(PASSAGE FOR REVIEW begins)

African Cleantech Deals Stand Over Regular VC Funding Like A Familiar Solar Tower
Africa has all the makings of the world’s cleanest economic revolution. By leveraging renewable energy sources to brighten an extensive stretch of urbanization, the continent’s sunshine is not entirely going to waste.
Even though the installations so far are less than half of what’s in place in the UK, cleantech is playing a significant role is supporting the region’s double-swelling populace.
According to the International Energy Agency, renewables form part of what will make industrialization in Africa a reality, over the next two decades.
In a report released last November, the agency predicted a sun-enabled boom in countries across the continent. This forecast could provide hundreds of millions of African homes with clean electricity for the first time.
By now, it is understandable that Africa’s hunger for energy will only continue to grow. But the IEA says it will do so at double the rate of the global average in the next 20 years while it unseats China and India as the world’s most populated region.
The rise of 800 million people from today in 2050, will, for one, bring about a continent where the demand for housing and infrastructure will give birth to a whale-sized crave for energy. On the backs of the by-the-corner industrial revolution, that energy is likely to be renewable.
The IEA report says Africa will lead the way in the global green revolution, an indication that comes with a series of significant deals by both indigenous and global investors.
The volume and calibre of solar deals signed by companies and even governments on the continent stand more significantly above conventional startup deals. Even though tech startup deals shine in numbers, the cash pumped to solarise the continent are units of substantialness, all of which prove the sector’s lucrativity.
Late September 2019, a trio of world powers hatched a USD 350 Mn investment in the renewable industry of Africa. The funds which came from France, Netherlands and the United Kingdom is only a fraction of the USD 1 Bn stash set up to possibly avail 17.5 GW of battery storage capacity by 2025.
The funding, which comes under the auspices of the Climate Investment Funds’ Global Energy Storage Program, is a repeat of the global community’s efforts to step up the power game in Africa.
WeeTracker’s exclusive with Mansoor Hamayun, CEO of Africa-focused utility firm BBOXX revealed that the Series D stage firm’s last USD 50 Mn funding as well came from three intercontinental investors.
In August 2019, Africa’s largest banking network Nedbank threw USD 26 Mn into building 40 MW commercial and industrial solar P.V facilities across South Africa. The deal, made possible alongside African Infrastructure Investment Managers, was inked with an English solar project developer known as SOLA Group.
The London-headquartered firm’s chairperson, Chris Haw, did say the partnership is fed by three expert entities whose hands on deck is coming through for a region in dire need of clean energy.
June last year, Nigeria’s solar solutions firm Arnergy raked in USD 9 Mn in growth capital. The Series A-stage firm got the consideration from Norwegian, French, Belgian and Canadian investors. Paris-based investor-led energy investor Breakthrough Energy Ventures who led the investment is backed some notables.

(PASSAGE FOR REVIEW ends)
(DATASET EXTRACT begins)

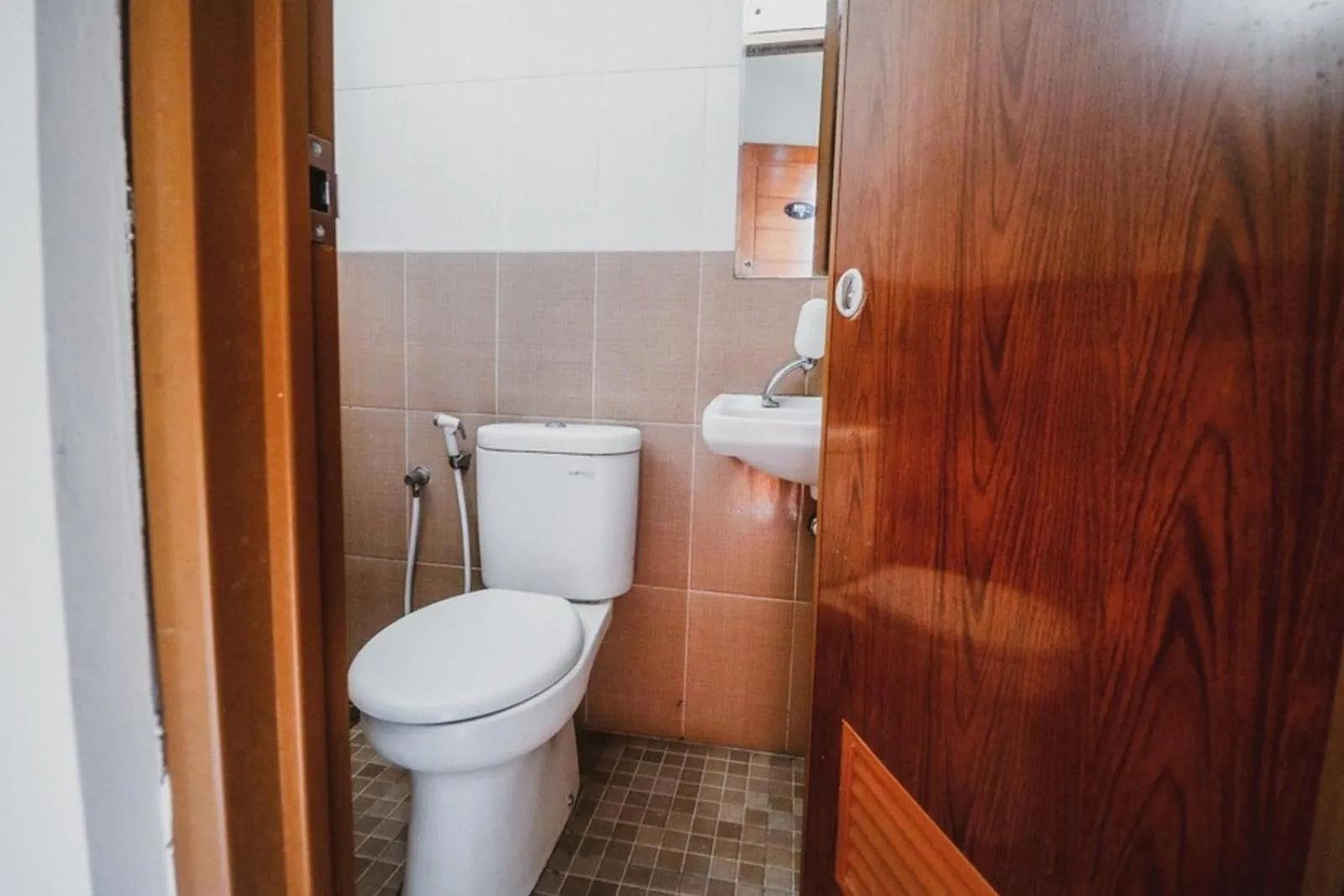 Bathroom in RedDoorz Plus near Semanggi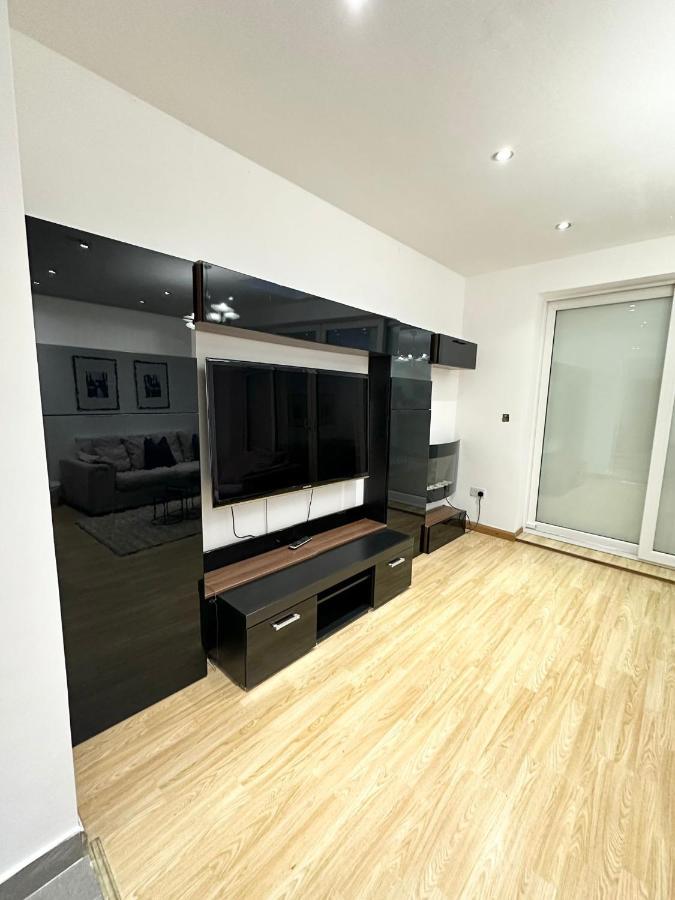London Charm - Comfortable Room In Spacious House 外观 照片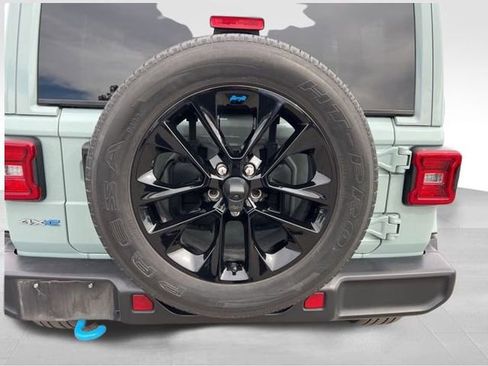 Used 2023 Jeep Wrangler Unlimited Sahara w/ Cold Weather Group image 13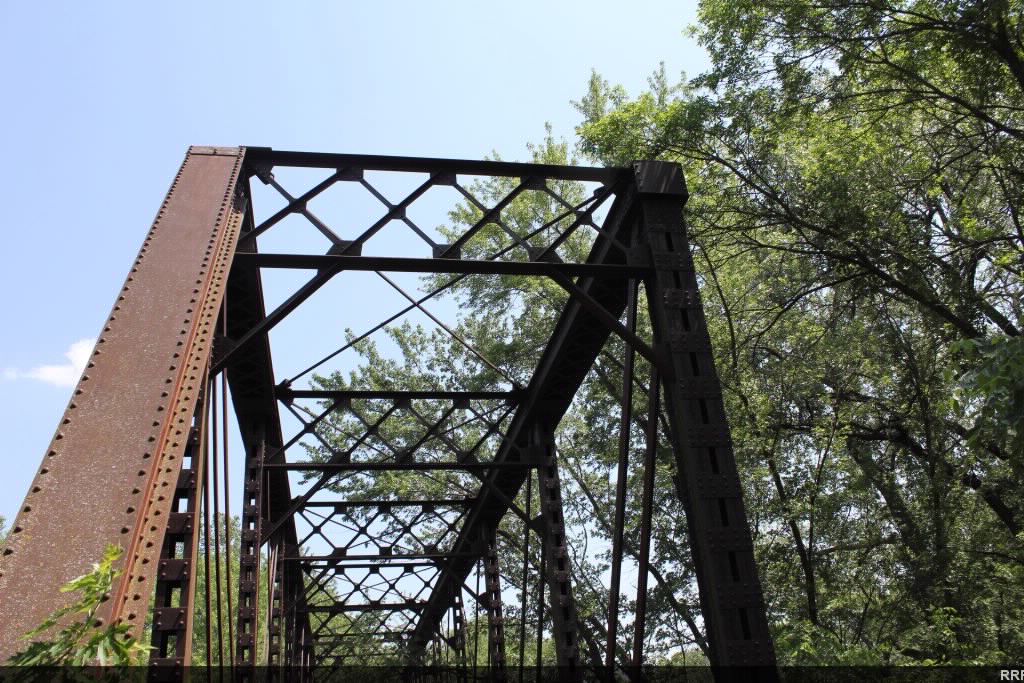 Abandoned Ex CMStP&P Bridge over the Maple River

(DATASET EXTRACT ends)

(TASK OBJECTIVE): Reproduce, word for word, the passage of the African cleantech article above between "The funding, which" and "as SOLA Group.", inclusive.

(ANSWER AREA):
The funding, which comes under the auspices of the Climate Investment Funds’ Global Energy Storage Program, is a repeat of the global community’s efforts to step up the power game in Africa.
WeeTracker’s exclusive with Mansoor Hamayun, CEO of Africa-focused utility firm BBOXX revealed that the Series D stage firm’s last USD 50 Mn funding as well came from three intercontinental investors.
In August 2019, Africa’s largest banking network Nedbank threw USD 26 Mn into building 40 MW commercial and industrial solar P.V facilities across South Africa. The deal, made possible alongside African Infrastructure Investment Managers, was inked with an English solar project developer known as SOLA Group.